▶ _TEXT FOR ANALYSIS_
---

University researchers delve deeper into the connection
It has been more than a decade since evidence first emerged linking diabetes to cancer, and what doctors have learned so far is grim: Diabetics are twice as likely to get cancer of the liver, uterus, and pancreas, and they are 20 to 50 percent more likely to develop colon and breast cancer. Women who have breast cancer are almost 50 percent more likely to die if they also have diabetes.
“There’s definitely a proven connection between diabetes and cancer,” says David Potter, M.D., Ph.D., a breast cancer physician and member of the Masonic Cancer Center, University of Minnesota. “But even though we’ve learned a lot, there’s much more work to be done to get us to workable solutions to reduce cancer risk for diabetic patients.”
Potter is currently exploring whether the drug metformin, which is used to treat diabetes, may also keep breast tumors from developing. He hopes that his study, funded by a grant from the Randy Shaver Cancer Research and Community Fund, will shed more light on the potential of metformin as a breast cancer treatment.
Like Potter, Masonic Cancer Center member Margot Cleary, Ph.D., is intrigued by recent evidence that people with type 2 diabetes who are being treated with metformin seem to have a reduced breast cancer rate. She’s also studying the medication.
“I’m not a cancer person,” says Cleary, a professor at the University’s Hormel Institute in Austin, Minn. “I’m a nutritionist. The springboard for my initial research was the connection between obesity and breast cancer. So in this study, we’re going to get two birds with one stone: We’ll look at how, or if, metformin impacts tumor development in obese mice, and we’ll compare those results to how calorie restriction impacts tumor development.”
Metformin is thought to act in a manner similar to calorie restriction, but the two interventions have not been directly compared, Cleary says.
Her team’s hypothesis? Obesity will accelerate the development of a tumor; restricted-calorie diet will delay the development of a tumor; and metformin will also delay the development of tumors. The group will be monitoring the mice closely to see whether metformin is more effective than calorie restriction in relationship to body weight.
“Metformin is quite nontoxic,” Cleary explains, “so if research can show it also has definite anticancer properties, and if we can identify women at high risk for breast cancer, we could offer them metformin to, hopefully, delay or even deter the development of a tumor.”
Deepali Sachdev, Ph.D., an assistant professor in the departments of Medicine and Pharmacology, comes at the cancer-diabetes problem from a completely different angle. Her group is looking closely at the role of insulin-like growth factors and insulin in breast cancer. Both are hormones that affect cells through the highly related insulin-like growth factor receptor and insulin receptor, which are crucial for controlling glucose levels.

---

▶ _SUPPLIED INFORMATION_
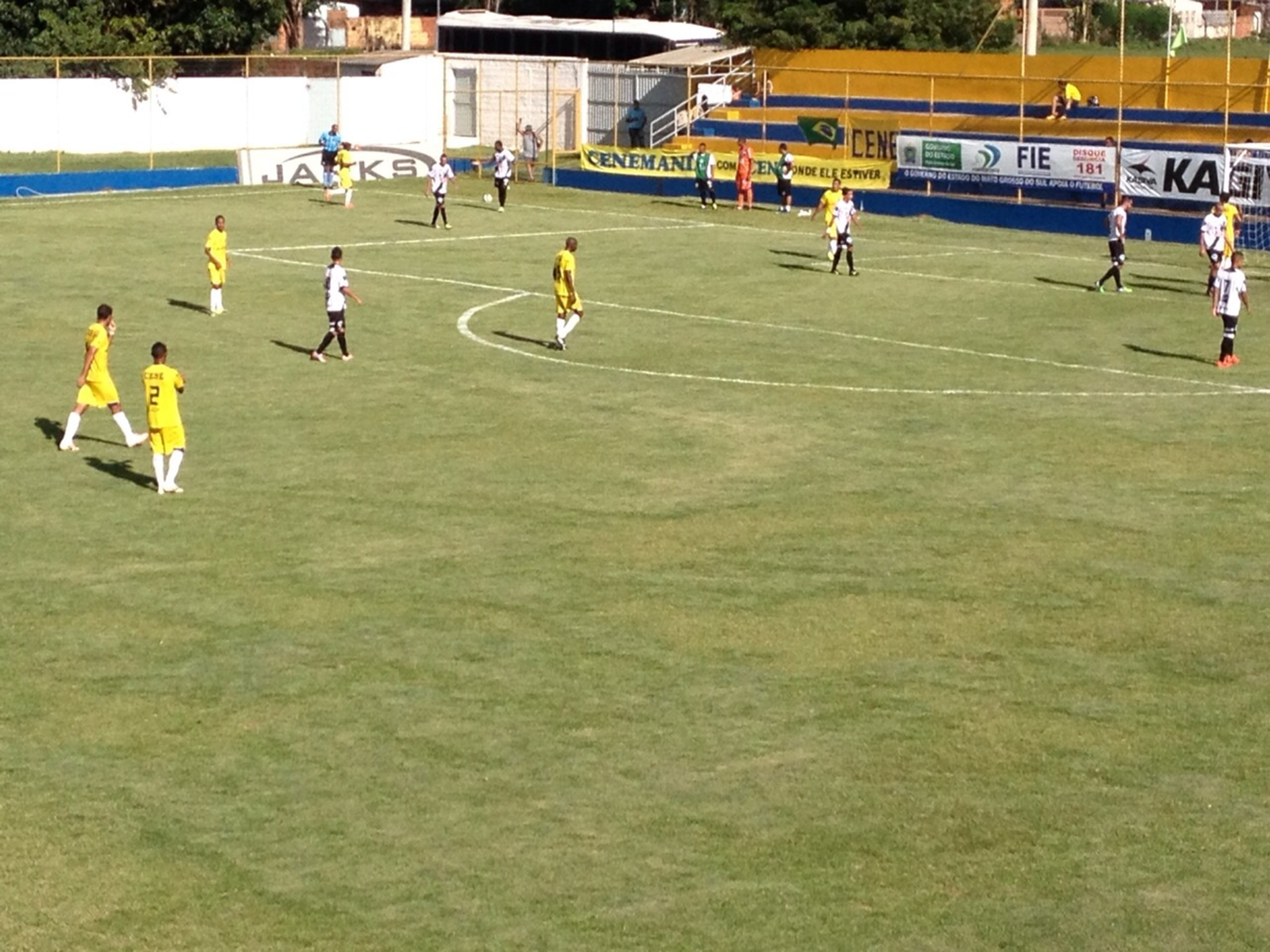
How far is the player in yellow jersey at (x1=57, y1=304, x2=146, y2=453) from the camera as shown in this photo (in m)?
24.8

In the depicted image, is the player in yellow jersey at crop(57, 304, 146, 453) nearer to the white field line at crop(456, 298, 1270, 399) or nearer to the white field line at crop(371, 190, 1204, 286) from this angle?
the white field line at crop(456, 298, 1270, 399)

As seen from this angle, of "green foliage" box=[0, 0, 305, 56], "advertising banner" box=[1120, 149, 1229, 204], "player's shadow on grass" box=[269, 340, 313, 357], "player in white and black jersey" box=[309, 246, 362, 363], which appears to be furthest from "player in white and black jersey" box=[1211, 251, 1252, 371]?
"green foliage" box=[0, 0, 305, 56]

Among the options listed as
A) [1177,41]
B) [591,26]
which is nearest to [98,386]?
[1177,41]

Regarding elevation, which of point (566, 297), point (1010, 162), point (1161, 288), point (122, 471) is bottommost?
point (122, 471)

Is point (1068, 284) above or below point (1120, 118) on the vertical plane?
below

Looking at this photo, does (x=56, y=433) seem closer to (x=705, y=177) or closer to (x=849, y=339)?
(x=849, y=339)

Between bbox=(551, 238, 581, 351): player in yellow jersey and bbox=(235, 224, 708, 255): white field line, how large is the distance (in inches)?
584

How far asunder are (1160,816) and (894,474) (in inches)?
412

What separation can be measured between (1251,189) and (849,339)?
20104 millimetres

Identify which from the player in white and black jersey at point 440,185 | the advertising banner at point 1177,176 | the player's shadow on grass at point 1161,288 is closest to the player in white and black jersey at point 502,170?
the player in white and black jersey at point 440,185

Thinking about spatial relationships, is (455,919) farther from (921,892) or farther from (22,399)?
(22,399)

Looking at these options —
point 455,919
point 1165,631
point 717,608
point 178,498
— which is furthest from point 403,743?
point 178,498

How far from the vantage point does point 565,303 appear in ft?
105

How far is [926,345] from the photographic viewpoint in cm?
3356
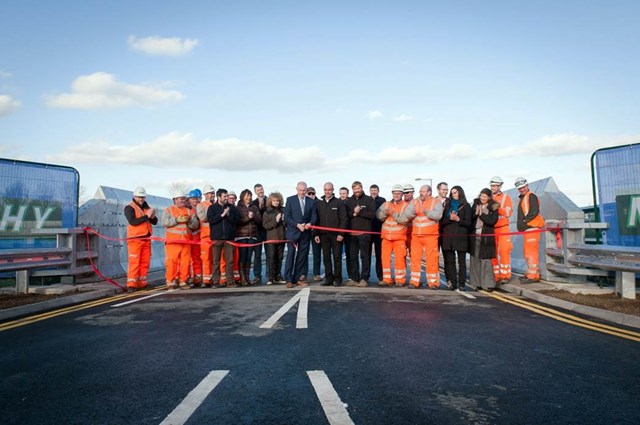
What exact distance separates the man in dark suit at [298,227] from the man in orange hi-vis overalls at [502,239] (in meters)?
4.34

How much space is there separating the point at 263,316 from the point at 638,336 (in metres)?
4.92

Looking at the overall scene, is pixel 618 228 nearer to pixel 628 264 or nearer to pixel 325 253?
pixel 628 264

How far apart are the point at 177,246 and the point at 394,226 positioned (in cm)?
517

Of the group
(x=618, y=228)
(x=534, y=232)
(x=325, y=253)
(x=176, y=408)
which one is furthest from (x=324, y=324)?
(x=618, y=228)

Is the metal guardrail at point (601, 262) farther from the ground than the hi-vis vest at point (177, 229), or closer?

---

▶ _TO DO_
- 1) List every type of cancer that the article on diabetes and cancer says diabetics are more likely to develop.
- 2) Continue the article on diabetes and cancer from its final paragraph.

▶ _ANSWERS TO THE TASKS_
- 1) Liver, uterus, pancreas, colon, and breast cancer.

- 2)
“People with obesity, with high levels of insulin, can have higher incidence of breast cancer,” Sachdev says. “And insulin and insulin receptors definitely affect breast cancer growth and metastases.”
Scientists already know that these two receptors can be present in tumor cells in various combinations, and drugs targeting the receptors are being explored through clinical research. To ensure the successful development of these drugs, however, researchers need to know which combinations of these receptors are present in a person’s tumor.
Enter Sachdev and her team, whose first step was to see if they could get good images of cancer cells in lungs—a challenge because MRI traditionally has not been very effective with lung imaging.
But Sachdev knew she could find some of the world’s top imaging experts just across campus.
“We worked with Michael Garwood [Ph.D.] at the Center for Magnetic Resonance Research, and his group developed an MRI method to get very good images of the lung,” she says, citing support from the Prospect Creek Foundation. “We were able to clearly show breast tumor cells that had metastasized to the lung. So step one was successful.”
Now Sachdev is in what she calls the “biology phase” of the study, working to combine a special nanoparticle with a molecule that will allow the nanoparticles to home in on tumor cells expressing the insulin-like growth factor receptor.
“This will enhance the sensitivity of the imaging, allowing us to see the metastasized tumor cells that express the receptor,” she explains.
Sachdev hopes that, eventually, tests will be able to identify which combinations of these receptors are in a person’s tumor, allowing oncologists to choose the most effective drug for treatment.
The relationship between cancer and diabetes is complex, and University scientists are confident that the questions they’re out to answer will evolve.
“The timeline for study is forever!” Cleary says. “In a cancer-diabetes study, one answer always leads to another question. If the funding is there, then you move on to try and solve the next challenge.
“That’s the way the work gets done—one small step at a time.”